Entries taken from a collection
________________________

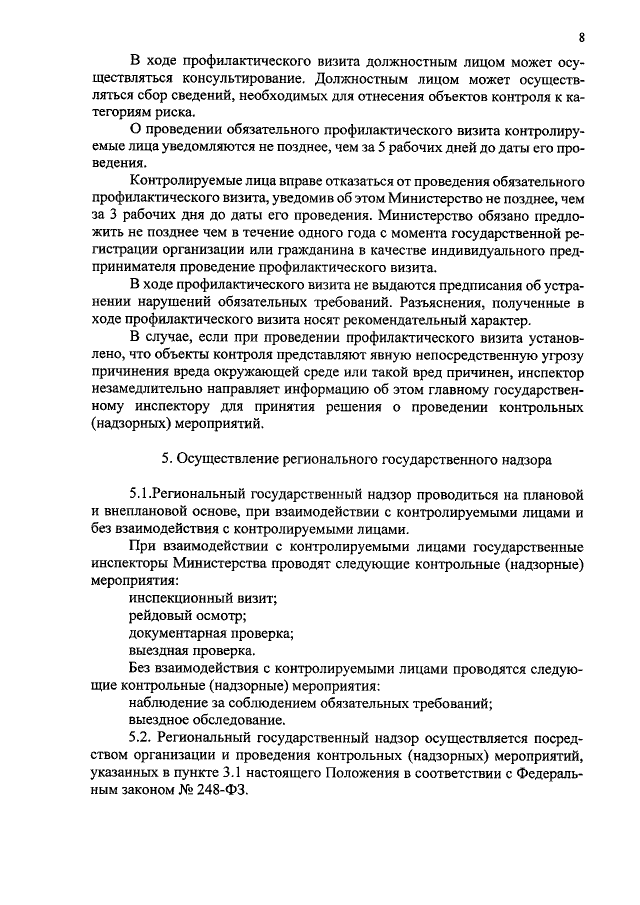 8

В ходе профилактического визита должностным лицом может осуществляться консультирование. Должностным лицом может осуществляться сбор сведений, необходимых для отнесения объектов контроля к категориям риска.

О проведении обязательного профилактического визита контролируемые лица уведомляются не позднее, чем за 5 рабочих дней до даты его проведения.

Контролируемые лица вправе отказаться от проведения обязательного профилактического визита, уведомив об этом Министерство не позднее, чем за 3 рабочих дня до даты его проведения. Министерство обязано предложить не позднее чем в течение одного года с момента государственной регистрации организации или гражданина в качестве индивидуального предпринимателя проведение профилактического визита.

В ходе профилактического визита не выдаются предписания об устранении нарушений обязательных требований. Разъяснения, полученные в ходе профилактического визита носят рекомендательный характер.

В случае, если при проведении профилактического визита установлено, что объекты контроля представляют явную непосредственную угрозу причинения вреда окружающей среде или такой вред причинен, инспектор незамедлительно направляет информацию об этом главному государственному инспектору для принятия решения о проведении контрольных (надзорных) мероприятий.

5. Осуществление регионального государственного надзора

5.1.Региональный государственный надзор проводиться на плановой и внеплановой основе, при взаимодействии с контролируемыми лицами и без взаимодействия с контролируемыми лицами.

При взаимодействии с контролируемыми лицами государственные инспекторы Министерства проводят следующие контрольные (надзорные) мероприятия:

инспекционный визит;

рейдовый осмотр;

документарная проверка;

выездная проверка.

Без взаимодействия с контролируемыми лицами проводятся следующие контрольные (надзорные) мероприятия:

наблюдение за соблюдением обязательных требований;

выездное обследование.

5.2. Региональный государственный надзор осуществляется посредством организации и проведения контрольных (надзорных) мероприятий, указанных в пункте 3.1 настоящего Положения в соответствии с Федеральным законом № 248-ФЗ.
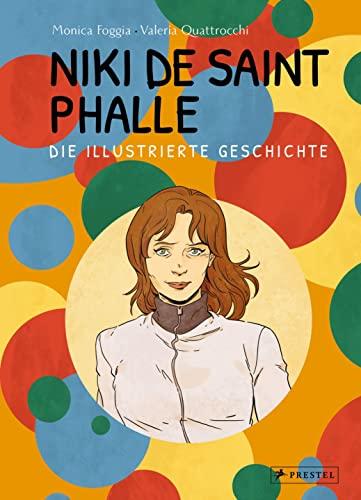 Monica Foggia · Valeria Quattrocchi

NIKI DE SAINT PHALLE

DIE ILLUSTRIERTE GESCHICHTE

PRESTEL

________________________

## TASK INSTRUCTIONS
Look through the entries, and return every line that the word "Региональный" appears in.

## OUTPUT OF THE TASK
5.1.Региональный государственный надзор проводиться на плановой и внеплановой основе, при взаимодействии с контролируемыми лицами и без взаимодействия с контролируемыми лицами.
5.2. Региональный государственный надзор осуществляется посредством организации и проведения контрольных (надзорных) мероприятий, указанных в пункте 3.1 настоящего Положения в соответствии с Федеральным законом № 248-ФЗ.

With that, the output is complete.